First it creates a 64MB file, next 128MB, next 512MB, and on and on until it reaches files of 2GB (the maximum size of prealocated data files).
There are some more things that mongo does that might be suspect to using more disk space, things like journaling...
For much, much more info on how mongoDB uses storage space, you can take a look at this page and in specific the section titled Why are the files in my data directory larger than the data in my database?
There are some things that you can do to minimize the space that is used, but these tequniques (such as using the --smallfiles option) are usually only recommended for development and testing use - never for production.
Question: Should you use SQL or MongoDB?
Answer: It depends.
Better way to ask the question: Should you use use a relational database or a document database?
Answer:
If your data is highly structured (every row has the same fields), or you rely heavily on foreign keys and you need strong transactional integrity on operations that use those related records... use a relational database.
If your records are heterogeneous (different fields per document) or have variable length fields (arrays) or have embedded documents (hierarchical)... use a document database.
My current software project uses both. Use the right tool for the job!

GridFS and standard collections, memory usage

As I know, MongoDB is optimized for situation when all data fits into memory. And as I understood GridFS uses standard collection and all standard storage methods. Is it?

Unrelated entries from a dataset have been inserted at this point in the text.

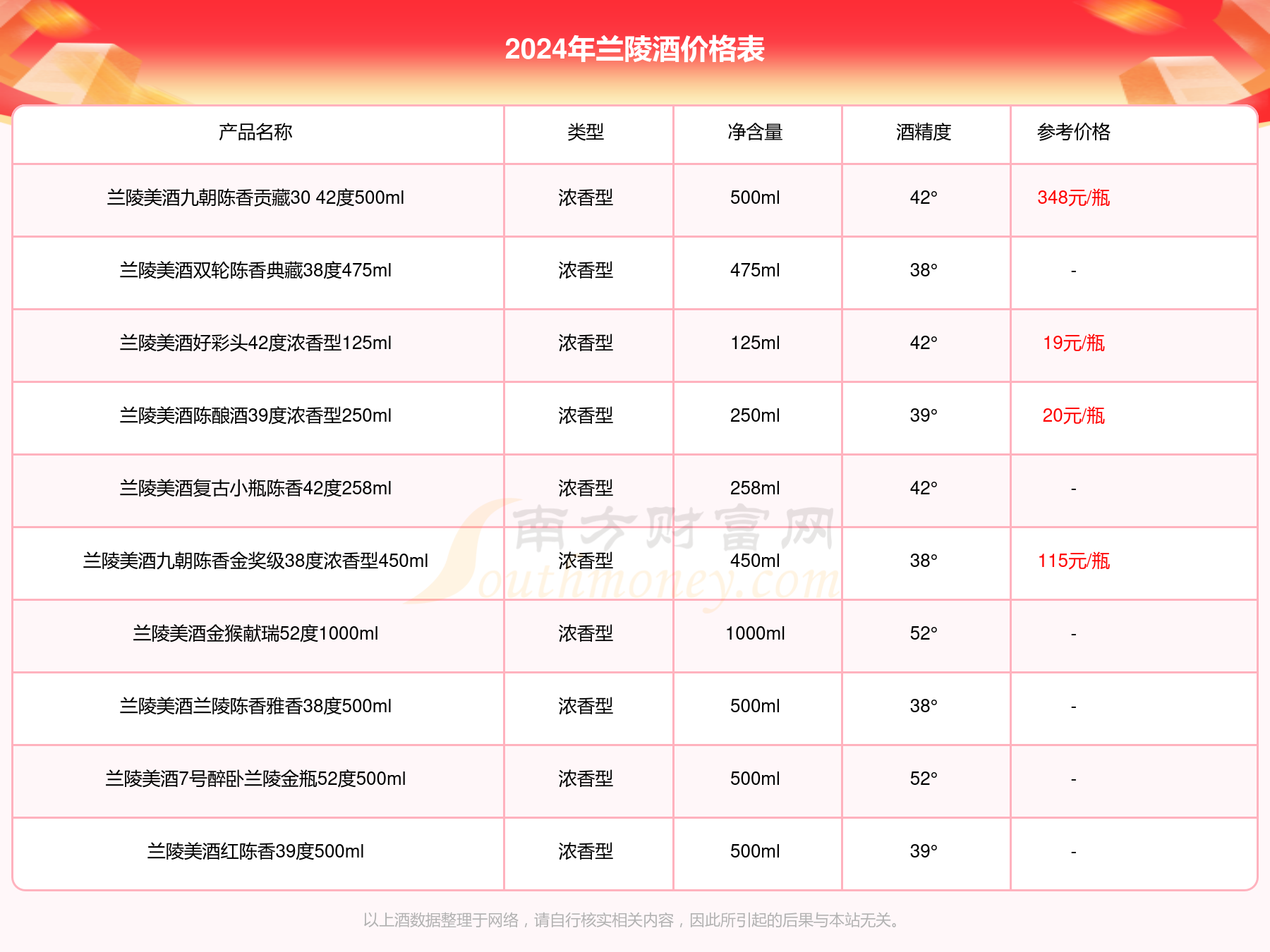 2024年兰陵酒价格表

| 产品名称 | 类型 | 净含量 | 酒精度 | 参考价格 |
|---|---|---|---|---|
| 兰陵美酒九朝陈香贡藏30 42度500ml | 浓香型 | 500ml | 42° | 348元/瓶 |
| 兰陵美酒双轮陈香典藏38度475ml | 浓香型 | 475ml | 38° | - |
| 兰陵美酒好彩头42度浓香型125ml | 浓香型 | 125ml | 42° | 19元/瓶 |
| 兰陵美酒陈酿酒39度浓香型250ml | 浓香型 | 250ml | 39° | 20元/瓶 |
| 兰陵美酒复古小瓶陈香42度258ml | 浓香型 | 258ml | 42° | - |
| 兰陵美酒九朝陈香金奖级38度浓香型450ml | 浓香型 | 450ml | 38° | 115元/瓶 |
| 兰陵美酒金猴献瑞52度1000ml | 浓香型 | 1000ml | 52° | - |
| 兰陵美酒兰陵陈香雅香38度500ml | 浓香型 | 500ml | 38° | - |
| 兰陵美酒7号醉卧兰陵金瓶52度500ml | 浓香型 | 500ml | 52° | - |
| 兰陵美酒红陈香39度500ml | 浓香型 | 500ml | 39° | - |

南方财富网 Southmoney.com

以上酒数据整理于网络，请自行核实相关内容，因此所引起的后果与本站无关。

Does it mean that storing a large set of data (images at my case), that bigger that current amount of memory, it will forse out my real data from memory?
Maybe MongoDB smart enough to give less priority for GridFS collection?
MongoDB uses memory-mapped files to manage its data files. If you use data, it will stay in memory. If you don't use it, it will eventually be flushed to disk (and be read back, when you request it next time). If you need to read all your data, you better fit it all in RAM or your system might enter the deadly swap spiral (depends on your load, of course).
If you just store data and don't do much with it, MongoDB will use only a fraction of memory. For example, in one of my projects total dataset size is over 300 GB and mongo takes only 800 MB of RAM (because I almost don't read data, only write it).